Pen Zen Diaries
About the Book
From among my many preserved complete design processes, these two volumes contain only six of them. To legitimize both the contents and the method, I found it important to (re)publish all six united so they create a new process of their own. The gradual development of ideas, to reach the state of physical reality, begins with “hesitant decisions,” a possible drawn existence out of the many options. All the projects are large urban ensembles—symphonies, in musical terms. Where to find the melody and the harmony of the parts is the almost unresolvable but most challenging task of an architect! (S)he plays a double role—the creator and the user/critic. In these cases, many people will be exposed to, enjoy, or suffer from those decisions. As mentioned, the gradual thought-condensing process has to have several testing phases by our sensory perceptions. From these, only the seeing and somewhat the touching aspects are revealed by the drawings; the others we have to substitute in our imagination.
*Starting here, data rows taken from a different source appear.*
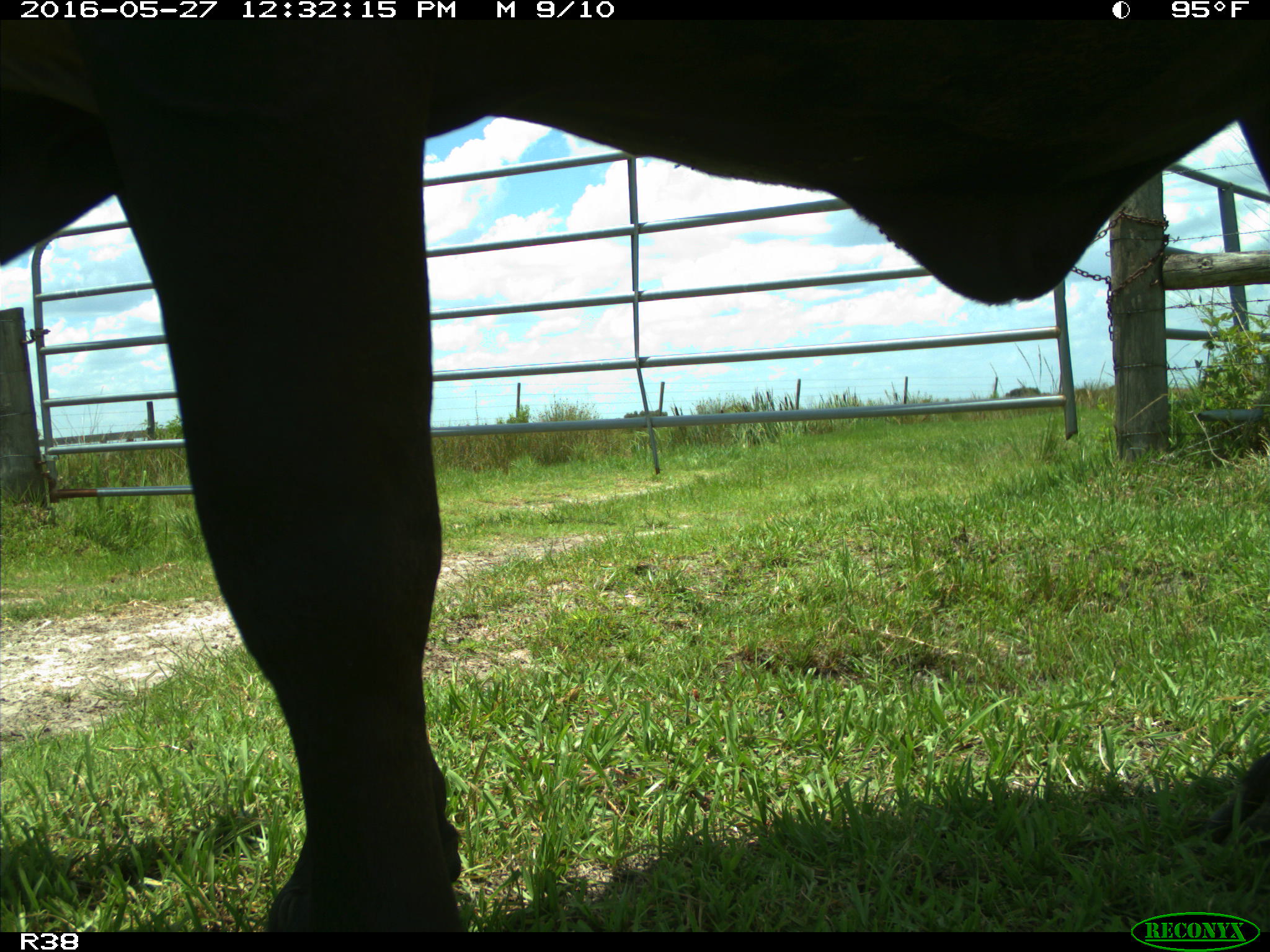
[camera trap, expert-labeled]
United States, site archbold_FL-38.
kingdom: Animalia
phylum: Chordata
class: Mammalia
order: Artiodactyla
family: Bovidae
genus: Bos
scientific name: Bos taurus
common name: domestic cow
Bos taurus (domestic cow).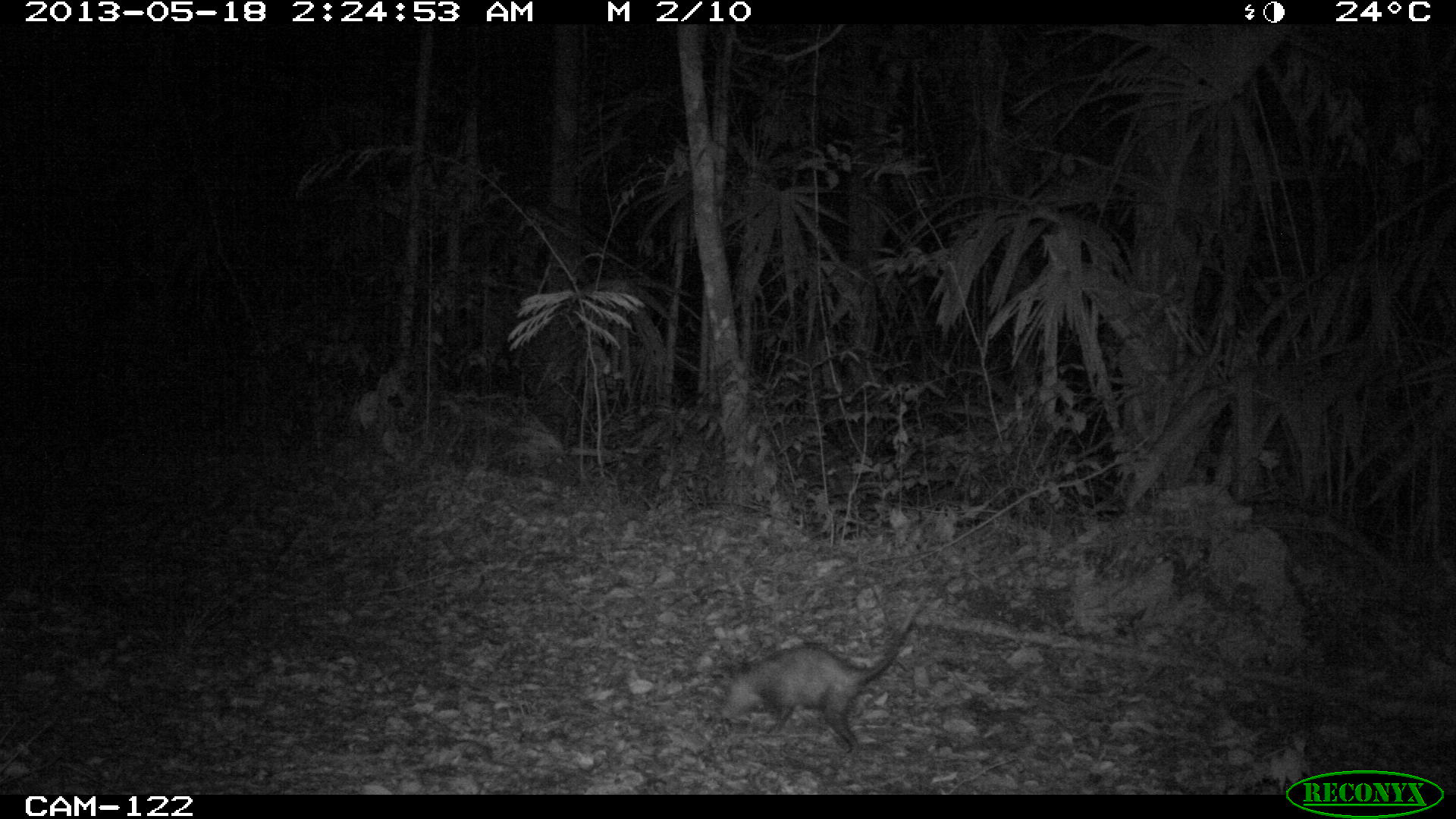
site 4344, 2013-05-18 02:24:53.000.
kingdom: Animalia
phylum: Chordata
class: Mammalia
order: Didelphimorphia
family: Didelphidae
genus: Didelphis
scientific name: Didelphis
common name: american opossums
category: didelphis sp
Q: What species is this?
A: Didelphis sp (american opossums) (Didelphis).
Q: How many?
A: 1.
With hundreds of these control substations, hopefully we could avoid offending individualistic solutions, especially if—as this method allows it—the representatives of the users have the chance to express their opinions of the proposals underway. The public response to these architectural explorations—and in one case, to the constructed result—speaks for their validity.
About the Author
Dr. Peter Magyar, between 1989 and 2011, served as Director of the Schools of Architecture in three American universities. He holds a Master of Architecture and a Doctor of Architecture degree, issued by The Technical University of Budapest, Hungary. He was teaching, lecturing and practicing internationally, designed large urban ensembles, some of them are constructed. He authored several books about his projects, and in 2011 he won the Pro Architectura Hungarica Medal. In 2015 he became a Member of The Hungarian Academy of Arts and Letters. He was elected to Fellow of the Royal Institute of British Architects in 2016 and was selected as finalist at the World Architecture Festival in 2017 and 2018.